Uno degli spettacoli più interessanti è stato Sirene di Flavia Martino e Valentina Marturini, con la regia di Elisabetta De Vito, che ha raccontato con immagini delicate e poetiche un dramma quanto mai attuale, quello dei clandestini in fuga verso una terra promessa che trovano la morte in mare. Il palco è nudo, solo un telo azzurro a farci immaginare il mare che le quattro donne/sirene sorvegliano incessantemente col compito di prelevare le anime degli uomini che si avventurano presso la costa. Il testo disincarna la retorica del linguaggio sul tema, costruendo una favola a tratti ironica, leggera. Le quattro donne/sirene sono sapientemente dipinte, hanno tratti chiari e incisivi, tanto che da subito è possibile lasciarsi comodamente trasportare attraverso il racconto, rassicurati da un impianto narrativo che non inciampa né si lascia andare a colpi di scena, ma va dritto all’epilogo, forse un po’ troppo prevedibile. Ma che favola sarebbe altrimenti, senza un lieto fine?
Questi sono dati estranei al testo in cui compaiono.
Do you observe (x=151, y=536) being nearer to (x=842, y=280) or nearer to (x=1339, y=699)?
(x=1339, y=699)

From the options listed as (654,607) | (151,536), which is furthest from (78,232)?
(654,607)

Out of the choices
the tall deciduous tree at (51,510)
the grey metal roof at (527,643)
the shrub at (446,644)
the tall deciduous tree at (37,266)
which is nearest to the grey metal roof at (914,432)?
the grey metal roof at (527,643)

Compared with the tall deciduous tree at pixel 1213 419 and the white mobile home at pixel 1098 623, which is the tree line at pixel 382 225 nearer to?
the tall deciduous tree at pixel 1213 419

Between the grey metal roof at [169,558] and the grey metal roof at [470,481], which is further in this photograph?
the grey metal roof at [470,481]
Città Nuova - Con l’arrivo della bella stagione, al pubblico capitolino non mancano le occasioni per cercare un po’ di refrigerio e trascorrere piacevoli serate riscoprendo i luoghi incantevoli della città. Le iniziative si moltiplicano: cinema all’aperto, feste danzanti, concerti e festival di teatro. A Villa Mercede, nel cuore dello storico quartiere di San Lorenzo, è iniziato il Roma Fringe Festival, la grande festa del teatro off. Il Fringe Festival è il primo festival teatrale indipendente nato nel 1947 in Scozia, quando otto compagnie scartate dal Festival internazionale di Edimburgo decidono di autofinanziarsi dando vita ad una rassegna senza le sovvenzioni istituzionali e per questo ancora più libera da qualunque vincolo, se non quello del pubblico.
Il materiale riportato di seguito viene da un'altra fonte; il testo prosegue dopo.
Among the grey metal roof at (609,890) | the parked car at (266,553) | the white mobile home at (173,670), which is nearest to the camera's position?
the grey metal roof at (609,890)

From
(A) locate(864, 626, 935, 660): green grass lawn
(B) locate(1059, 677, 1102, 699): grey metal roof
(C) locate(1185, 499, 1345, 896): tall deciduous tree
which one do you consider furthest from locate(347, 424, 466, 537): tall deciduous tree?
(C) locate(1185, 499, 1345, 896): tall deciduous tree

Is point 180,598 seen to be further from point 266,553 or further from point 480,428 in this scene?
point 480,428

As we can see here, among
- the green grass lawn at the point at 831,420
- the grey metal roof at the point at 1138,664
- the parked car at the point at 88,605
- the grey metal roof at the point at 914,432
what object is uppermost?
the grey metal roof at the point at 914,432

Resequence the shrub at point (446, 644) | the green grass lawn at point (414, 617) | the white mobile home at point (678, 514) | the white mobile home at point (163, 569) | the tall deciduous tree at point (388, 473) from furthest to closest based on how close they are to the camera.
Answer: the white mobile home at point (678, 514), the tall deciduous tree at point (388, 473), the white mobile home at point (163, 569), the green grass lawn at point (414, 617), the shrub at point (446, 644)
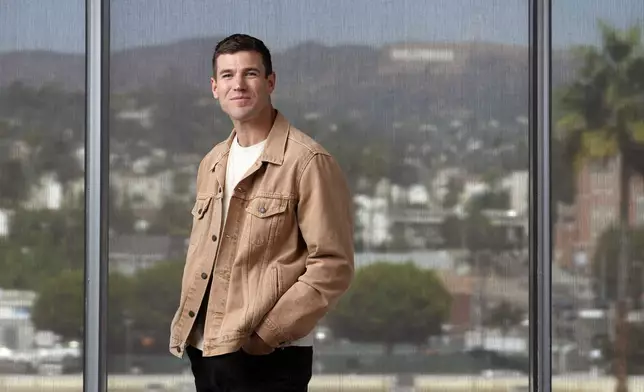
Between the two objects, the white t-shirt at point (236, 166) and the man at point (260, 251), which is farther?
the white t-shirt at point (236, 166)

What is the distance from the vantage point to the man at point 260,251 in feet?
6.34

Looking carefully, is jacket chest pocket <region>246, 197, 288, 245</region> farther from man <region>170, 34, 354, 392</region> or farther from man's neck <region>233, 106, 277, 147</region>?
man's neck <region>233, 106, 277, 147</region>

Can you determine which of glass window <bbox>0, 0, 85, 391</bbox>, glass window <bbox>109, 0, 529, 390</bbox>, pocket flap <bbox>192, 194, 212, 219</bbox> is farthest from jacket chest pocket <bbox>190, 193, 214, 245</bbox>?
glass window <bbox>0, 0, 85, 391</bbox>

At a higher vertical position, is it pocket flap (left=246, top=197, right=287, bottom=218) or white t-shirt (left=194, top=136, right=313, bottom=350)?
white t-shirt (left=194, top=136, right=313, bottom=350)

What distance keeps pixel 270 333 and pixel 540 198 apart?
61.9 inches

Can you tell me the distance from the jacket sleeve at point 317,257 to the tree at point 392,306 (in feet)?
3.87

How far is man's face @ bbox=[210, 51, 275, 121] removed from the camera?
6.73 feet

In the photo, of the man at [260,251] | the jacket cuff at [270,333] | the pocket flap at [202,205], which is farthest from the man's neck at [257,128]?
the jacket cuff at [270,333]

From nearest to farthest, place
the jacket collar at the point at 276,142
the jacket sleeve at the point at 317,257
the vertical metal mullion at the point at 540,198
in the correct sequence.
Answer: the jacket sleeve at the point at 317,257
the jacket collar at the point at 276,142
the vertical metal mullion at the point at 540,198

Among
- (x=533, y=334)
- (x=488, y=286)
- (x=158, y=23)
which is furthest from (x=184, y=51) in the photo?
(x=533, y=334)

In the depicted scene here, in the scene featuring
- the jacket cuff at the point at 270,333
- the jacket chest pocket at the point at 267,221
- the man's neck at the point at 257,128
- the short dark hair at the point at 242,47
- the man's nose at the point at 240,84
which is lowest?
the jacket cuff at the point at 270,333

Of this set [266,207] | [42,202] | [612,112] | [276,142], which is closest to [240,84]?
[276,142]

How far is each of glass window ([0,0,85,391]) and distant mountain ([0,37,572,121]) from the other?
1.0 inches

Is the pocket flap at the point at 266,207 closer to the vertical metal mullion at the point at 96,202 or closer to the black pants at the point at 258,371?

Da allora il primo nucleo organizzativo si è allargato a macchia d’olio ed oggi molte capitali europee hanno un Fringe Festival, letteralmente un festival di frangia o periferia. Ed è proprio questa sensazione di periferia che anima la manifestazione romana, quest’anno alla sua seconda edizione. Nonostante il respiro internazionale – si aspettano nei prossimi giorni artisti da New York, Londra e Stoccolma –, il festival non perde quella sua dimensione di incontro di quartiere, dove giovani compagnie autoprodotte portano in scena spettacoli di 50 minuti, alternandosi su tre diversi palchi, dislocati lungo un viale che attraversa tutta la villa. Il percorso per arrivare alle aree dedicate agli spettacoli si snoda tra espositori, artigiani, prodotti bio e gastronomici, in un’atmosfera festiva e leggera.
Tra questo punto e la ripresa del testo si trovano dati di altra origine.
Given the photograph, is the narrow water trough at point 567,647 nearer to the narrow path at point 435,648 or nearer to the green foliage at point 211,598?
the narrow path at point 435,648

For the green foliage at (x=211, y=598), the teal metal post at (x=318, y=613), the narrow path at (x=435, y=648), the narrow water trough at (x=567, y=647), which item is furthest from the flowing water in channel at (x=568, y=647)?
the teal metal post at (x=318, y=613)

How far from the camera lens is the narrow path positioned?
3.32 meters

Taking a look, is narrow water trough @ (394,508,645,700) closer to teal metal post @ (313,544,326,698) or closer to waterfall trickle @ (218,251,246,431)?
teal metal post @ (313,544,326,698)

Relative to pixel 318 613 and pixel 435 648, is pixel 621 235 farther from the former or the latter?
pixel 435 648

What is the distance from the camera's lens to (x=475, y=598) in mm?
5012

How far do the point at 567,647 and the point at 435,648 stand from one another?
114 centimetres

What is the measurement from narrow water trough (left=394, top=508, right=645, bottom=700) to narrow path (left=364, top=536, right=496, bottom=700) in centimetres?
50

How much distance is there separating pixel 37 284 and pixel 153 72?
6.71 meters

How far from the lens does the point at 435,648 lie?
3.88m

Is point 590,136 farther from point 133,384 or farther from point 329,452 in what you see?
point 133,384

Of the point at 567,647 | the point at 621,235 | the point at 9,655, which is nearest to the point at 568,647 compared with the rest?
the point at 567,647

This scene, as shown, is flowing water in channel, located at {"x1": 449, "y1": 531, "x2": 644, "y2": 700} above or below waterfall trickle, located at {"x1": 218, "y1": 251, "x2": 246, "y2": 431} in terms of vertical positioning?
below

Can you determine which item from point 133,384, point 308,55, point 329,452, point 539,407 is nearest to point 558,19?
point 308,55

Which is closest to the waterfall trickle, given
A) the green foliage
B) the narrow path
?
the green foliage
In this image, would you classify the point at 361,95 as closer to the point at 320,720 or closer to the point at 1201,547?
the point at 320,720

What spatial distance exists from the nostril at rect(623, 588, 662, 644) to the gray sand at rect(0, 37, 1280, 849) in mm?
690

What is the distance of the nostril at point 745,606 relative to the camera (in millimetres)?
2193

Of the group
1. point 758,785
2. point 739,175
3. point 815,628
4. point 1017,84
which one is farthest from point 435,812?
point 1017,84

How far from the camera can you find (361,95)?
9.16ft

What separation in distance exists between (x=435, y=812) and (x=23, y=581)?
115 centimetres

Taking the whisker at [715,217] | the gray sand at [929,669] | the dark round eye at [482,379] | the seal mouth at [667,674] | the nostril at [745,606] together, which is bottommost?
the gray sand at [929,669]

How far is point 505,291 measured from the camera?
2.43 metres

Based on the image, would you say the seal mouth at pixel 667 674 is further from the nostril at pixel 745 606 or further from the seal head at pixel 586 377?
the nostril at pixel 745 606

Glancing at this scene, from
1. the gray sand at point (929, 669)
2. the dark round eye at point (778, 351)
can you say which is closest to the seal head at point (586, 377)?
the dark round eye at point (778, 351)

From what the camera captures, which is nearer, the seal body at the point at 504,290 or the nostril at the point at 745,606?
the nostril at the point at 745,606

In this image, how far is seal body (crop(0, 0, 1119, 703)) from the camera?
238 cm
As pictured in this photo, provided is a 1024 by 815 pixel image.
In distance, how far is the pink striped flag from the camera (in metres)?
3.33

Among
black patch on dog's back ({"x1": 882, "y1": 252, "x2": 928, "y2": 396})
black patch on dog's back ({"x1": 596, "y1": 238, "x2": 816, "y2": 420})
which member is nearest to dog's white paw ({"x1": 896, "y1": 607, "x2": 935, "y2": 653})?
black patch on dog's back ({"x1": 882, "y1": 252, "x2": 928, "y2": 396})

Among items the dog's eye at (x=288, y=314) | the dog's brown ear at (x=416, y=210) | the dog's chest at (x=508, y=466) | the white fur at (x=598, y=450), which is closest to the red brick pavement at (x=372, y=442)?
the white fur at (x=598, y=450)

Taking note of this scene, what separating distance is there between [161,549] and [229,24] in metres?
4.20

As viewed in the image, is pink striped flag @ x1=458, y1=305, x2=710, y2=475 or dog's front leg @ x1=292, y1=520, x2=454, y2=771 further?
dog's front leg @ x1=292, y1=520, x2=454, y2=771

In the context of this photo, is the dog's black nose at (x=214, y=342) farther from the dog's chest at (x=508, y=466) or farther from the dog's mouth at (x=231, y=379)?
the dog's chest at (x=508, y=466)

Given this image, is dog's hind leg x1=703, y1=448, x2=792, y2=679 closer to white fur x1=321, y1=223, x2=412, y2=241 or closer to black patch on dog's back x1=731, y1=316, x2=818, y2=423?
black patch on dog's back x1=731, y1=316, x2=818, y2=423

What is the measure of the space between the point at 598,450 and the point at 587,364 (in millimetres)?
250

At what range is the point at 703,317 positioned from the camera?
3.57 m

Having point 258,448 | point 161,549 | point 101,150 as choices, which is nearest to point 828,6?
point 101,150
Ma il protagonista assoluto del festival resta il teatro: 30 giorni di programmazione, 72 compagnie, 9 spettacoli a sera. Non mancano i numeri per un’iniziativa che si impone come «ultimo baluardo di una tradizione antica del teatro – ci spiega Davide Ambrogi, direttore artistico del festival – che in momenti di crisi, per sopravvivere, si rimbocca le maniche, si organizza e si produce da solo, mettendosi in gioco».
Uno degli spettacoli più interessanti è stato Sirene di Flavia Martino e Valentina Marturini, con la regia di Elisabetta De Vito, che ha raccontato con immagini delicate e poetiche un dramma quanto mai attuale, quello dei clandestini in fuga verso una terra promessa che trovano la morte in mare. Il palco è nudo, solo un telo azzurro a farci immaginare il mare che le quattro donne/sirene sorvegliano incessantemente col compito di prelevare le anime degli uomini che si avventurano presso la costa. Il testo disincarna la retorica del linguaggio sul tema, costruendo una favola a tratti ironica, leggera. Le quattro donne/sirene sono sapientemente dipinte, hanno tratti chiari e incisivi, tanto che da subito è possibile lasciarsi comodamente trasportare attraverso il racconto, rassicurati da un impianto narrativo che non inciampa né si lascia andare a colpi di scena, ma va dritto all’epilogo, forse un po’ troppo prevedibile. Ma che favola sarebbe altrimenti, senza un lieto fine?